The Greatest Show In Your Butt, Ctd

A reader joins the TMI:

Sleeping through a colonoscopy is a missed learning opportunity, as Martha Nussbaum notes. My experience last month was even cooler. I got to learn a bunch of new vocabulary in Japanese as I live in Tokyo. The doc here was also surprised that I declined sedation, and kept asking if I felt any discomfort. Nothing more than a tweak here and there, on the corners. What was wonderful was to see how tiny the tools have gotten. The snake cable is amazing how it can be directed; how it can change tools from camera to irrigator to clippers. That last tool came in handy when we discovered a polyp. She spent about 5 minutes isolating it, dousing it with an antibiotic fluid, and using a small wire loop to clip it, all included in the cable. Then she inserted five tiny staples to suture the cut, and then irrigated again. She even gave me a picture at the end of the procedure.

At the risk of winning guffaws from the back of the class, I didn’t feel a thing. Many readers, however, disagree with Nussbaum:

I just subscribed this month, so I guess it’s time to start participating.

The statement that a colonoscopy is painless is pretty misleading.  Some people may be lucky enough to have a painless one, but the one I had without functioning sedation was pretty excruciating.  And I say that as someone who once let her parents drive home for four hours on a windy road before letting them know I broke my collar bone.


Well, good for Nussbaum.  It may be painless for her, but I’ve had five colonoscopies and the first one was very painful, and I have a pretty high pain threshold, or so I’ve been told.  I think her comment is misleading and comes off as bragging.

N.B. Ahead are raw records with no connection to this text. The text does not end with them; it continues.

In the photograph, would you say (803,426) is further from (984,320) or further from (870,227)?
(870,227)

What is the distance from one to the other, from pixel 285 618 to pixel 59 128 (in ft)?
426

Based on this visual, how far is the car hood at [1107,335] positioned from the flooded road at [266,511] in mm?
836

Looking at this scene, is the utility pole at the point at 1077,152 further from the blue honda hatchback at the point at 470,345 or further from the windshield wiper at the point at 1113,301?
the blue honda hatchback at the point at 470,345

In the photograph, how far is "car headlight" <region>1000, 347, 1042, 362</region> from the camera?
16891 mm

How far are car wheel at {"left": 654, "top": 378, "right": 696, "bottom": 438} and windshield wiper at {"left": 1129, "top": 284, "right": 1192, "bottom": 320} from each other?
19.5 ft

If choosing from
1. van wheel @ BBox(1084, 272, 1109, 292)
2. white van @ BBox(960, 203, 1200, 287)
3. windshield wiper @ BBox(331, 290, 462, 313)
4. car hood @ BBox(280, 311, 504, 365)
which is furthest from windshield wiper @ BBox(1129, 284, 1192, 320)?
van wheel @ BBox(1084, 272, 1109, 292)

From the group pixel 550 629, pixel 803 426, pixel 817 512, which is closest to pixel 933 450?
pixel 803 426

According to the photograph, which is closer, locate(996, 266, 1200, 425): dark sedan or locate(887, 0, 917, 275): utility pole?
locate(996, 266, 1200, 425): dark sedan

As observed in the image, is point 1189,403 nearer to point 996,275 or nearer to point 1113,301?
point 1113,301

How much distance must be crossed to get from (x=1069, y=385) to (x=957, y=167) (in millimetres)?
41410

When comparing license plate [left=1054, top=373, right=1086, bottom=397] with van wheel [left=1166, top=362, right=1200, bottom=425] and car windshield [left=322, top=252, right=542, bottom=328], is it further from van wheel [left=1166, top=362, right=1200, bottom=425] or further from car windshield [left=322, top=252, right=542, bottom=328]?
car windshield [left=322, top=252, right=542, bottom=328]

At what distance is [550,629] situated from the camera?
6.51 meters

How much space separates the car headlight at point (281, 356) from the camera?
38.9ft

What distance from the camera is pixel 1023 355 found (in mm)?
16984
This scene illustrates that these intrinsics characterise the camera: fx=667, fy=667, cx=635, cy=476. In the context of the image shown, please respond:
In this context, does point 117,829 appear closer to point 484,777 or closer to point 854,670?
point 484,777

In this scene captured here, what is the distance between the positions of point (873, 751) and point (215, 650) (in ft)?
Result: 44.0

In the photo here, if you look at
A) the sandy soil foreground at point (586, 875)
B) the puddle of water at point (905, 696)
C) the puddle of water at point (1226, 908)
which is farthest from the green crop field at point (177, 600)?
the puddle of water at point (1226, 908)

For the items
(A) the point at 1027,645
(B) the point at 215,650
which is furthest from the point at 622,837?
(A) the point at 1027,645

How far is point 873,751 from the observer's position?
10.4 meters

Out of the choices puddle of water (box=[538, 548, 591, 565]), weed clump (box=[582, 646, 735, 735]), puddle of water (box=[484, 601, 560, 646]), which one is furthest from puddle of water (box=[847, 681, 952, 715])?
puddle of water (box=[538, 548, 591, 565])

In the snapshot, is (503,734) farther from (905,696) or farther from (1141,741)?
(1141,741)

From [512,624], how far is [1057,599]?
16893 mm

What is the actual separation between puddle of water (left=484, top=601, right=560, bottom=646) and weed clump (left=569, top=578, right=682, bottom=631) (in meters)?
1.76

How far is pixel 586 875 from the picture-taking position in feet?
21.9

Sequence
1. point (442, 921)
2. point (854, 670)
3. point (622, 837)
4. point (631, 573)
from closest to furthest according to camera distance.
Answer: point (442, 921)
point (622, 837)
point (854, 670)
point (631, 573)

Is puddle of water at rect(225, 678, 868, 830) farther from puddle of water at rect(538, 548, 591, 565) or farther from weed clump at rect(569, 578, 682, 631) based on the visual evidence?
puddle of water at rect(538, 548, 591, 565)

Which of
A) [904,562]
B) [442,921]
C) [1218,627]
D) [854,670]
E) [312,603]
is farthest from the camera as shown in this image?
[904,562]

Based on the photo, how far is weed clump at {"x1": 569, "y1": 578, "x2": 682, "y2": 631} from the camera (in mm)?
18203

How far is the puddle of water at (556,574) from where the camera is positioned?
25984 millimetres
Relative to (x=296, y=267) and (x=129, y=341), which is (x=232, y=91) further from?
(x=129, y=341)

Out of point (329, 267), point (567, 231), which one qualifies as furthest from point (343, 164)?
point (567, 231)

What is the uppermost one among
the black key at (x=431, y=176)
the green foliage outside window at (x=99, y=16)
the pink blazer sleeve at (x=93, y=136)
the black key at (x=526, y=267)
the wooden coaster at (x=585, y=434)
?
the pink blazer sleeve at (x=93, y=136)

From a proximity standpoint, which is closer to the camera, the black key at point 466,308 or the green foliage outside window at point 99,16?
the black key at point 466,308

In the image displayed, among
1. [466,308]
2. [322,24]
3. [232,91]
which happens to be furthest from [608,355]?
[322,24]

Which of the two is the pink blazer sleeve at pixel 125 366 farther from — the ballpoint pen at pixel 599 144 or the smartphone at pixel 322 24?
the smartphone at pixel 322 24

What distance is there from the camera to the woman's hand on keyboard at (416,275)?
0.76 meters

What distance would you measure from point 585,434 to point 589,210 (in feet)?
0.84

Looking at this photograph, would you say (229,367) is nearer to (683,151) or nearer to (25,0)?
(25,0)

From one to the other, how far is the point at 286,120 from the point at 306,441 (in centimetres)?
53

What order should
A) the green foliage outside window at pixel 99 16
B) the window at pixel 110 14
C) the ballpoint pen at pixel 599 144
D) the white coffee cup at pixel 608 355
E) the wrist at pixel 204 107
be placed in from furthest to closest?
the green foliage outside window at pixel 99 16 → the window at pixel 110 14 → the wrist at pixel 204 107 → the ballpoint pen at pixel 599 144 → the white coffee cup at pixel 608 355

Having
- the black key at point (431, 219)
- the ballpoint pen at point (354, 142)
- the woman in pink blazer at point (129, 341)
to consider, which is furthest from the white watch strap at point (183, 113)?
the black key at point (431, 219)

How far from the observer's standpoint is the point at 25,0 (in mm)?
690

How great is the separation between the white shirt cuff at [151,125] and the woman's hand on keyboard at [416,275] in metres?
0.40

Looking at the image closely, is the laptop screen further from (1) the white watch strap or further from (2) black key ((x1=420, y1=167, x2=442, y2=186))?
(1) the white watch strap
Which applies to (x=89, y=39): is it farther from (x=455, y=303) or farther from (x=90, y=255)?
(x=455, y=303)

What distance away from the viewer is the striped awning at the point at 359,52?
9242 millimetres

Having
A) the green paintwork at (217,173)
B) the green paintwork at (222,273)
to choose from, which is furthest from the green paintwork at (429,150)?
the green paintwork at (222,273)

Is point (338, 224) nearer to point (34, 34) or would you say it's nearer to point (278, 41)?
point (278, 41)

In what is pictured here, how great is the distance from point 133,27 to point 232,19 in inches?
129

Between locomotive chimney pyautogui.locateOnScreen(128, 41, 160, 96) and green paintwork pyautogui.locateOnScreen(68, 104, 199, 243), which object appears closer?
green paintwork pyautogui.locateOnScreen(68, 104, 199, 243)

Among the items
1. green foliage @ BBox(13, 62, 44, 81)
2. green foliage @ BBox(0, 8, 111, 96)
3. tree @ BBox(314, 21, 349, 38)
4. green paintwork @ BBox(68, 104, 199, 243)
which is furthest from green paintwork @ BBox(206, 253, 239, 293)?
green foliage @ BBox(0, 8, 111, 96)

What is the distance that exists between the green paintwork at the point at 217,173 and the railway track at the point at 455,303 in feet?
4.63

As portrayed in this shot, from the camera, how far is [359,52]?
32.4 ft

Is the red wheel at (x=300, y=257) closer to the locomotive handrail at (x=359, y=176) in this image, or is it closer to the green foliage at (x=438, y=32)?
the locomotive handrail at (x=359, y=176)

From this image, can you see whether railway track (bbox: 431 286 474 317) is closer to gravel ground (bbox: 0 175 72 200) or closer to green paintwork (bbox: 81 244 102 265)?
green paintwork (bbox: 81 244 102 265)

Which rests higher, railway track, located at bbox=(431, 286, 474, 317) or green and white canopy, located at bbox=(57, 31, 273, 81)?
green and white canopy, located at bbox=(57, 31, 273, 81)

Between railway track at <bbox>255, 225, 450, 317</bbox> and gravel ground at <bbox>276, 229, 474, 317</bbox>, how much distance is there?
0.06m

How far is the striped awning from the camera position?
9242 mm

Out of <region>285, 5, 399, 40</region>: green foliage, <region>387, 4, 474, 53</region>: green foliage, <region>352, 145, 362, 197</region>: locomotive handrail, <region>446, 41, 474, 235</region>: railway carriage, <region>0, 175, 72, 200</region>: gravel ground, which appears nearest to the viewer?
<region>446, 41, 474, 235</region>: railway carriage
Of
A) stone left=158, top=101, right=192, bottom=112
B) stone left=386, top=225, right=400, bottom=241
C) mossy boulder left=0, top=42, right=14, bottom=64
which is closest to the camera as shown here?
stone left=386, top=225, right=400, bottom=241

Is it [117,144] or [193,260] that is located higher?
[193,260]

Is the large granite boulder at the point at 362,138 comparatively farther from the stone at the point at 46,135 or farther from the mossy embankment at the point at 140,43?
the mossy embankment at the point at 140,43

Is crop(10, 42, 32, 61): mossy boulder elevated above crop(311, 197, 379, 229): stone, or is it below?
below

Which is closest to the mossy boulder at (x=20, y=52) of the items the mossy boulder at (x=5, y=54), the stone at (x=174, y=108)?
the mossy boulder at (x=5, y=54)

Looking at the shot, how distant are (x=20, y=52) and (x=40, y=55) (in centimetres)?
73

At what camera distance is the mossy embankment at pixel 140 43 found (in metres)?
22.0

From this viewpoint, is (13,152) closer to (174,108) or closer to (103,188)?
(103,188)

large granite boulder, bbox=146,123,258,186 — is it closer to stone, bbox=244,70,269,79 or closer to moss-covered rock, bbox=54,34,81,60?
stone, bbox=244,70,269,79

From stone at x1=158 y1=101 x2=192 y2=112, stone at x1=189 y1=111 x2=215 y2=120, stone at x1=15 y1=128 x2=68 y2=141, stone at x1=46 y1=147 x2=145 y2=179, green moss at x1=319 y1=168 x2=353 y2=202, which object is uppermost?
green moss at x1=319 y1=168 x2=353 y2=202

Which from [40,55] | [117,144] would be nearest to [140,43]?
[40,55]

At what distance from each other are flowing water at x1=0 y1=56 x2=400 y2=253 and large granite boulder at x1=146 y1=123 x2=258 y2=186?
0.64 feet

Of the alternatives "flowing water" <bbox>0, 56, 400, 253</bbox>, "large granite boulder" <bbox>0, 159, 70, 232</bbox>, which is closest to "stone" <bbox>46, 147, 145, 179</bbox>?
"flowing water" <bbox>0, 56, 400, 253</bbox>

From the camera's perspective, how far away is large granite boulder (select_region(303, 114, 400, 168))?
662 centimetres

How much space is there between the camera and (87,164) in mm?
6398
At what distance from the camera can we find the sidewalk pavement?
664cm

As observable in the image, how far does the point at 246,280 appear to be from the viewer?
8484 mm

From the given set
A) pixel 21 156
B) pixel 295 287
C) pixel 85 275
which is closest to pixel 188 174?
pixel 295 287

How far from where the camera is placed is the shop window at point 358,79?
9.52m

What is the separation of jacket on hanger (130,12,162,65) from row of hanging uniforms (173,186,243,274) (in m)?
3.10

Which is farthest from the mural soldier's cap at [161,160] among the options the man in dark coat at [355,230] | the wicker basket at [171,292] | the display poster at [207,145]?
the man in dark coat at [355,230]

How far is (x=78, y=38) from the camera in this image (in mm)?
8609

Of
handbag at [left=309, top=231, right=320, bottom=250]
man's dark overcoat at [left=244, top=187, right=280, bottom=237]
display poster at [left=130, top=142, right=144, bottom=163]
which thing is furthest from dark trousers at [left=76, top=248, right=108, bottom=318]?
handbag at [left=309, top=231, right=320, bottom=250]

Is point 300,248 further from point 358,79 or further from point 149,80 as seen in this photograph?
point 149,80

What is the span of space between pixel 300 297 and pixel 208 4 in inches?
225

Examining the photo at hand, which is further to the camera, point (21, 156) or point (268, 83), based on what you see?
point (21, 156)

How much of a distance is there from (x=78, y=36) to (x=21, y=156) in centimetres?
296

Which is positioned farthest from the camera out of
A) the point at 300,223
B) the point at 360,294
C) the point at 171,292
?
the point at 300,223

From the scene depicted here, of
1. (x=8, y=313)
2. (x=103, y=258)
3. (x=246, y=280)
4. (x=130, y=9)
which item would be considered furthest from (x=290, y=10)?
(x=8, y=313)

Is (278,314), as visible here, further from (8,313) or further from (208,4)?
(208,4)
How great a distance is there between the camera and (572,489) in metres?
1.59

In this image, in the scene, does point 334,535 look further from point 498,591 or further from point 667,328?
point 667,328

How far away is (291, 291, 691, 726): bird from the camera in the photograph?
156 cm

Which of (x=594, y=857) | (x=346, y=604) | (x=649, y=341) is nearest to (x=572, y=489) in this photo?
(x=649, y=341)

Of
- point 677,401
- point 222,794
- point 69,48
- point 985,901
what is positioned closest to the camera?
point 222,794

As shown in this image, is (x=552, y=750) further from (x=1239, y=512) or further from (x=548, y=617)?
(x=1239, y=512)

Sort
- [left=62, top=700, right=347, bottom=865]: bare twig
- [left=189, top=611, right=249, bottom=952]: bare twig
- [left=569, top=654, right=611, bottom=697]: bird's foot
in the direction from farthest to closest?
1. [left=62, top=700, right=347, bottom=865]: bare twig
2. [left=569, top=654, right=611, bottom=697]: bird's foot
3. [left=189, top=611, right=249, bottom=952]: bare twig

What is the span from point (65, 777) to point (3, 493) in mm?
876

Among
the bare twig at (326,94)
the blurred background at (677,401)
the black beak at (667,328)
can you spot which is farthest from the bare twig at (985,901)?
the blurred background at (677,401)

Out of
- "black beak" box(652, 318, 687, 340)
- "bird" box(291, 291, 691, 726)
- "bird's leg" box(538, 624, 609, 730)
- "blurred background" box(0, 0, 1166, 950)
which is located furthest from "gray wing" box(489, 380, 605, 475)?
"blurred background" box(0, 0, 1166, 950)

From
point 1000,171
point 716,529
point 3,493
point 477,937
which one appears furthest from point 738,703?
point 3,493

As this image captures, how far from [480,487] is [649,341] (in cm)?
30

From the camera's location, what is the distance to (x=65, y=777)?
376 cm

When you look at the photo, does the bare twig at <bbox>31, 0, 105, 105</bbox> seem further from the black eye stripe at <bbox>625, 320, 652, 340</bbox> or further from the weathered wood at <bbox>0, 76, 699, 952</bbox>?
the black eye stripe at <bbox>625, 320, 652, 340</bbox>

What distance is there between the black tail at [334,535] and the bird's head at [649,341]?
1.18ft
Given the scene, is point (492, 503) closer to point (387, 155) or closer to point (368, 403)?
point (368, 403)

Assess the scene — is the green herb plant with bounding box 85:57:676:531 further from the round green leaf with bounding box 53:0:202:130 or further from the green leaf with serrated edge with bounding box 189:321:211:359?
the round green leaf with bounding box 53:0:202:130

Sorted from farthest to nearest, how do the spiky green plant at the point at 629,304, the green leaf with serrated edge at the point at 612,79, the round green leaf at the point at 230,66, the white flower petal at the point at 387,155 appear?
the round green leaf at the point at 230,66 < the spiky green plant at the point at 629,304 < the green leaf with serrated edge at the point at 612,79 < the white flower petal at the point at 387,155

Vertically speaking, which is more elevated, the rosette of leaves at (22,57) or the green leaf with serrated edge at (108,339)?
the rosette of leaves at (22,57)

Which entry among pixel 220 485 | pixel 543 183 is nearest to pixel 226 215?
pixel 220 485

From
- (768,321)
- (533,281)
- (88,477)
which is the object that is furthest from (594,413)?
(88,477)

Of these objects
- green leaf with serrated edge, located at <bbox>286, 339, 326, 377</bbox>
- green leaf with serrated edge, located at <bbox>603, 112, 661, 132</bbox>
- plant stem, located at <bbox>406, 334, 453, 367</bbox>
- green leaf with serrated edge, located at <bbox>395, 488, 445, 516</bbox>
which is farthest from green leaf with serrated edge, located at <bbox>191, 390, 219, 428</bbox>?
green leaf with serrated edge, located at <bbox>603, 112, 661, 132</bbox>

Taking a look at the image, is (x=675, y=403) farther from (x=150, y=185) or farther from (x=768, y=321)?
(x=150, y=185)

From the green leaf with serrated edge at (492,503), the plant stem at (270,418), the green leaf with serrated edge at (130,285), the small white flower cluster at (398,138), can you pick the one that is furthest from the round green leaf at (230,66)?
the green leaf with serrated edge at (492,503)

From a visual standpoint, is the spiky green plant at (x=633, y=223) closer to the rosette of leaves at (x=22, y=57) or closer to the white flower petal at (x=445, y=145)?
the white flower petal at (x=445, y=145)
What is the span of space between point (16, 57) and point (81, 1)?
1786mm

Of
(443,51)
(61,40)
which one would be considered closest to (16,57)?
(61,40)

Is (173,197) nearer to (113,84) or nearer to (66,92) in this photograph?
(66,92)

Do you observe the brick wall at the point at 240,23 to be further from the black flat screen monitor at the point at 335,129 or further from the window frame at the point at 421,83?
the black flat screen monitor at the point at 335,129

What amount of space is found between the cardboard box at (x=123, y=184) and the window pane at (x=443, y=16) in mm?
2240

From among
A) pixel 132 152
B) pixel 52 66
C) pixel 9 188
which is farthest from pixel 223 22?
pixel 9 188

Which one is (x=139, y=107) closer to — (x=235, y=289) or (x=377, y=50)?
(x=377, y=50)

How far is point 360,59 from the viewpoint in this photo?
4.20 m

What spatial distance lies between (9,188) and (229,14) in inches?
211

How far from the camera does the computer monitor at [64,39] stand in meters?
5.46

I could not disagree with Nussbaum more strongly about foregoing anesthesia for a colonoscopy!  I had one almost 10 years ago (yay, it’s almost time for my next one!) and the VERY BEST PART of the whole procedure was the Propofol to put me under.  Now, I understand that this is the drug that Michael Jackson overdosed on, so too much is not good, but for someone who has long struggled with insomnia and fitful sleep, it gave me such a heavenly experience I’ve never forgotten it.  It’s positively delightful, a sweet and yet deep unconsciousness, and when it wears off, you are not the least bit groggy or hung-over, totally unlike any of the anesthesia cocktails used for major surgeries.  I was only upset that the nurses would not let me sleep a little longer.  If I really wanted to see my innards, I’m sure they would be happy to provide me with a DVD or digital recording to watch later with my loving family and friends …

And another:

Not to over-share – hah! It’s Friday night on the Dish! Time for over-sharing – but not all colonoscopies involve blackout sedation.  When my partner had hers, she was put out like a light.  My first, at a different hospital and after hers, I expected to also be put out, but I just had that “twilight” thing going on.  I was awake but not all there, the doctor was talking to me, I declined the offer to see what was up in there.

When I want to watch highlight films of my body, it won’t involve those interiors. Straight guy panic, perhaps, but also just the Ick Factor.  I don’t even like looking at my x-rays or MRIs.  We all have our boundaries …

Another points to a set of colonoscopy jokes:

The all-time best: “So doc, can you get a picture? Just to show my wife that my head is NOT in there.”